先日「阪急西宮ガーデンズ」でどれほどの人がマスクを付けているか観察しましたが、20人に1人付けていない人がいるかなという程度でした。装着率95%、日本人は凄いです。

 患者さんの中にはまだ「お買い物に出かけるのが怖い」と言われるお年寄りがおられます。マスゴミの煽り報道に侵されています。「8割おじさん」の西浦教授を従え、小池知事が「お買い物は3日に1回にしましょう」と何の根拠もないことを言ったので、国民は「スーパーでも感染するんだ」と思ってしまいました。日本人は、店内ではほぼマスクを付けています。と言うことはカートや陳列商品に飛沫が飛び散る可能性は非常に低くなります。そもそも貴方がお買い物に行くスーパーの店内にコロナに感染した人は何人いるのでしょうか?

 台湾からの報告によると、コロナ感染者は発病前4日間と発病後5日間は他人に感染させる可能性があるようですが、6日目以降は感染させていませんでした。またドイツの報告では発病後7日目以降に患者から採取されたコロナウイルスには感染力はありませんでした。すなわち発病後7日を過ぎると他人には感染させないということです。日本ではいまだに14日間の隔離を言われています。そこで本稿では日本式に14日間は感染させる可能性があるとして話を進めます。

 14日間感染させる可能性があるので、5月25日から6月7日までの14日間に発病した新規感染者は6月8日に我々に感染させる可能性があります。大阪府内ではこの14日間に3人の新規感染者がありました。しかしこの3人はコロナに感染していることが分かったので、病院、ホテル、自宅で待機の措置が取られ、我々に遭遇することはありません。しかし、3人の感染者の陰に、全く症状が無いか非常に軽症で本人も自覚していない人はどれぐらいいるのでしょうか?それに関して正確なデータはありませんので、「8割おじさん」西浦教授が言っている実行再生産数を利用しましょう。彼は専門家委員会でこれを2.5として計算しています。この2.5という数字は、ヨーロッパで感染拡大が急速に起きていた時期のドイツでの実行再生産数だそうです。1人の感染者が平均2.5人に感染させるということです。3人の患者は一人で2.5人に感染させるので7.5人の隠れコロナ患者がいることになります。大阪府民は750万人ですので、今日われわれにコロナを感染させる可能性のある人は府内に100万人に一人いるということです。満員の甲子園球場20杯に一人です。この人たちはお昼間大阪市内に仕事に来ているかもしれません。
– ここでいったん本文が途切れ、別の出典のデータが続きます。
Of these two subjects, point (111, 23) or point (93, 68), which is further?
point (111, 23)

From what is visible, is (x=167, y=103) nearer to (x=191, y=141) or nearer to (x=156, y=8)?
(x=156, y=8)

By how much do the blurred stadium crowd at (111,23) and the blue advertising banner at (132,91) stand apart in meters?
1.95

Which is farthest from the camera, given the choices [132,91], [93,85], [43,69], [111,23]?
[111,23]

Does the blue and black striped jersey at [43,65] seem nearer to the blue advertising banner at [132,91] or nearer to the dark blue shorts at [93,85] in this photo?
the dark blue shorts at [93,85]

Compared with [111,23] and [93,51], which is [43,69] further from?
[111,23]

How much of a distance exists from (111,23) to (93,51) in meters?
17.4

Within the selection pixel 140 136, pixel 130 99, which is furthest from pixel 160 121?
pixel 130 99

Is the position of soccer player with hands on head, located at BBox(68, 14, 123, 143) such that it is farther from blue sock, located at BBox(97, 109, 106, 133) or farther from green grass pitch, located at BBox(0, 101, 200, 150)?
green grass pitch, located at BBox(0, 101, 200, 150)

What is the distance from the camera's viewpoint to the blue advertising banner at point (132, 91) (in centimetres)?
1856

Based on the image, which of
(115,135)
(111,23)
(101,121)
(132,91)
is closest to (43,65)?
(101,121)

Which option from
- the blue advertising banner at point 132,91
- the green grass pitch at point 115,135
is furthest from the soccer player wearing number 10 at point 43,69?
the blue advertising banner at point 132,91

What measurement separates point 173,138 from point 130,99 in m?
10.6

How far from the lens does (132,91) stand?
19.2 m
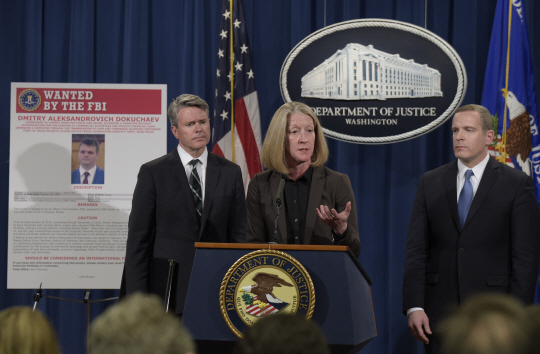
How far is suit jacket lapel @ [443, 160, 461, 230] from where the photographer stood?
3016 mm

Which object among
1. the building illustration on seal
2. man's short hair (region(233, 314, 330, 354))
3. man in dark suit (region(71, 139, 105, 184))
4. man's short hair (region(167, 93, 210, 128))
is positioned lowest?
man's short hair (region(233, 314, 330, 354))

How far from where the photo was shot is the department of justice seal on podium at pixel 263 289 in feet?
6.67

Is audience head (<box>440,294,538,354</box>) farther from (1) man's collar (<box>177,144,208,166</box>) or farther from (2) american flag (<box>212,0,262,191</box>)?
(2) american flag (<box>212,0,262,191</box>)

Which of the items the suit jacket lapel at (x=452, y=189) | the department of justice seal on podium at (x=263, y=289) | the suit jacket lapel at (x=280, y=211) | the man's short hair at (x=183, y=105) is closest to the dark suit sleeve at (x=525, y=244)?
the suit jacket lapel at (x=452, y=189)

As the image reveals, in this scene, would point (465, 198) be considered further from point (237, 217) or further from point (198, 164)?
point (198, 164)

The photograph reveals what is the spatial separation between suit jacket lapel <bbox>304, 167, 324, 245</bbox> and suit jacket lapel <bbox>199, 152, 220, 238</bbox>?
745 mm

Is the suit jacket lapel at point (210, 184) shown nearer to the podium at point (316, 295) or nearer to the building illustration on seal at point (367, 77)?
the podium at point (316, 295)

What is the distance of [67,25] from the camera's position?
526cm

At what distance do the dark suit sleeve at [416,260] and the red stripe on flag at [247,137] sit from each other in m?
1.83

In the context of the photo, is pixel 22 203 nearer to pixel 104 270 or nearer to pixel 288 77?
pixel 104 270

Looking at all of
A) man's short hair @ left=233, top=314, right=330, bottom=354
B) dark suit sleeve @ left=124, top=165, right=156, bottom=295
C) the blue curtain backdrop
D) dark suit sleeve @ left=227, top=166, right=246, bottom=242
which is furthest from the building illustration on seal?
man's short hair @ left=233, top=314, right=330, bottom=354

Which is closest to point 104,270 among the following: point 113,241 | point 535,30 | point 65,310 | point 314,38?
point 113,241

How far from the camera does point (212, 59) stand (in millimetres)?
5203

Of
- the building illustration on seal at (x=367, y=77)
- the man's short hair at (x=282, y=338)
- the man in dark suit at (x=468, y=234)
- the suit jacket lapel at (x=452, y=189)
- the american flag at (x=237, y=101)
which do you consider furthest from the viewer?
the building illustration on seal at (x=367, y=77)
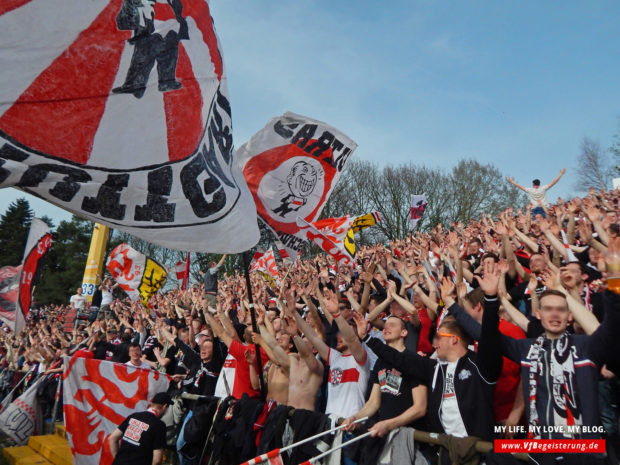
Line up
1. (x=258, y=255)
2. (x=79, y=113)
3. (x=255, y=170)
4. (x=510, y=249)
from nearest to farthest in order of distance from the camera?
(x=79, y=113) → (x=510, y=249) → (x=255, y=170) → (x=258, y=255)

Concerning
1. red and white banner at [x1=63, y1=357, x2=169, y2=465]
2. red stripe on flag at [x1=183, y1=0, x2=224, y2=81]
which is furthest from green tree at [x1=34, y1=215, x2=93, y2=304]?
red stripe on flag at [x1=183, y1=0, x2=224, y2=81]

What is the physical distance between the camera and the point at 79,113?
4.04 m

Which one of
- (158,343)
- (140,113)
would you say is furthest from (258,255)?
(140,113)

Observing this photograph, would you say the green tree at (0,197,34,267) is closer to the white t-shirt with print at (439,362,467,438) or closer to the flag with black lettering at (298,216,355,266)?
the flag with black lettering at (298,216,355,266)

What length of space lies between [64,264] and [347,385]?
46527mm

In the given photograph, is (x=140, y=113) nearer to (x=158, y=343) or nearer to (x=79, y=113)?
(x=79, y=113)

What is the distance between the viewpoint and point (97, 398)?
301 inches

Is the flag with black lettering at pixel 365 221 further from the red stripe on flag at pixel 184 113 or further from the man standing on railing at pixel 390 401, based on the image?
the red stripe on flag at pixel 184 113

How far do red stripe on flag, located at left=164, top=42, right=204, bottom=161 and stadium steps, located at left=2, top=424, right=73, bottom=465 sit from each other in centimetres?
677

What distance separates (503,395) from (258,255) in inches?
487

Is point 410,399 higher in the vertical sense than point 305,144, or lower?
lower

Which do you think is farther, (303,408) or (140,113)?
(303,408)

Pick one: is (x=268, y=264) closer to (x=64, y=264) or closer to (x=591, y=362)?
(x=591, y=362)

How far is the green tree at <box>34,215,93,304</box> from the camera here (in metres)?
43.1
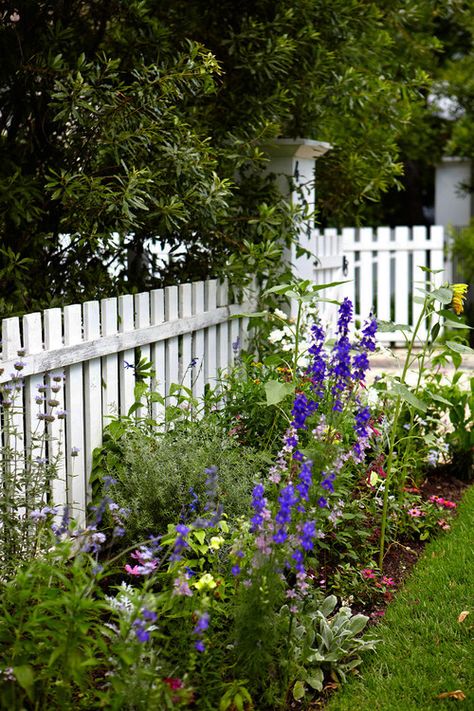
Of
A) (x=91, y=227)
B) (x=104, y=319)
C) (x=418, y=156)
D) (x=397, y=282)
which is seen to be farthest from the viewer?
(x=418, y=156)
令和2年5月1日の大阪市の推計人口は2,750,868人です。外出しないであろう5歳以下と90歳以上の人を除くとおよそ260万人となります。260万÷7.5=346,666で、昼間は大阪市内に34万7千人に一人いるかもしれない計算です。あなたは一日に何人の人と行きかうでしょうか?福島区民は7万7千人です。福島、此花、西淀川、西区の人口を合計すると34万人ほどですから、この4区内に一人いるかいないかです。なかなか遭遇しそうにありませんよね。すれ違っただけでは感染しません。濃厚接触の定義は「およそ1m以内で必要な感染予防策無しで患者と15分以上接触のあった者」となっています。今日一日で、あなたは何人の人と1m以内に接近し15分間以上会話を交わしましたか?挨拶や会釈はしても5分以上会話をした人はほとんどいないのではないでしょうか。そもそもあなたは見知らぬ人と15分以上お話をしますか?ありえないでしょ。

 梅田にお買い物に行こうと阪神電車に乗っても、デパートやスーパーマーケットに入っても、あなたがコロナ感染者に遭遇することはほぼないし、ましてやその人があなたの半径1m以内で15分以上留まってお話をすることは皆無です。日本で習慣化したマスクの着用と頻回の手洗いをしている限り、日常生活で新型コロナウイルスに罹ることは0パーセントです。どんどん街に出て経済活動を再開しましょう。ZERO(ゼロ)パーセントではありませんが、零(レイ)パーセントです。

 「ゼロ」と「レイ」は若干違います。ZEROは英語、零は漢語で、ZEROは「全くない」という意味、零は「全くない」もしくは「ほんの少し」という意味です。天気予報でお天気お姉さんは「大阪の明日の降水確率は零パーセントです」と必ず言っているはずです。

 5月7日時点での大阪の隠れコロナ患者は805人、260万÷805≒3、230で、市民3、230人に一人は感染させる可能性のある人でした。これぐらいの数字になると、対面で15分以上会話するかは別にして、イオンやライフにお買い物に行くとひょっとしたら遭遇していたかもしれません。

 感染確率がほぼ零パーセントの今、マスクを付けて屋外を歩いている人は、晴天の真夏日に雨合羽を着て長靴を履き、水中眼鏡をかけてこうもり傘をさしている変な人とコロナウイルスの目には映っているのかもしれません。降水確率50%の予報なら折り畳み傘を持って外出し、降水確率80%なら長傘を持って出かける。これぐらいの臨機応変さがこれからコロナと長く付き合っていく上で必要だと思います。いつも雨合羽にこうもり傘では長続きしないでしょう。特に屋外ではマスクは外してください。先日マスクを付けて一日中屋外で作業されていた方が、頭痛と倦怠感で来院されましたが、熱中症でした。相手先に気を使ってマスクを付けて作業をしていたようです。これからの季節コロナよりも熱中症が心配になります。

 行き過ぎた「コロナ自粛警察」にこそ政府、自治体が自粛を要請していただきたいものです。そのためには政府、自治体、教育委員会等の公的機関が感染確率を考慮して、臨機応変に感染対策を変化させてほしいと思います。そうすれば一般企業、商店もそれに習うことが出来ます。一人でも感染者が出ると批判されるからと行政が責任回避ばかりしていると、「コロナ自粛警察」がはびこり、我々は一年中雨合羽に長靴、こうもり傘で生活しなければなりません。ここは首長に責任を取る覚悟を決めていただきたいと思います。自治体の首長、企業の社長は責任を取るために存在しているのですから。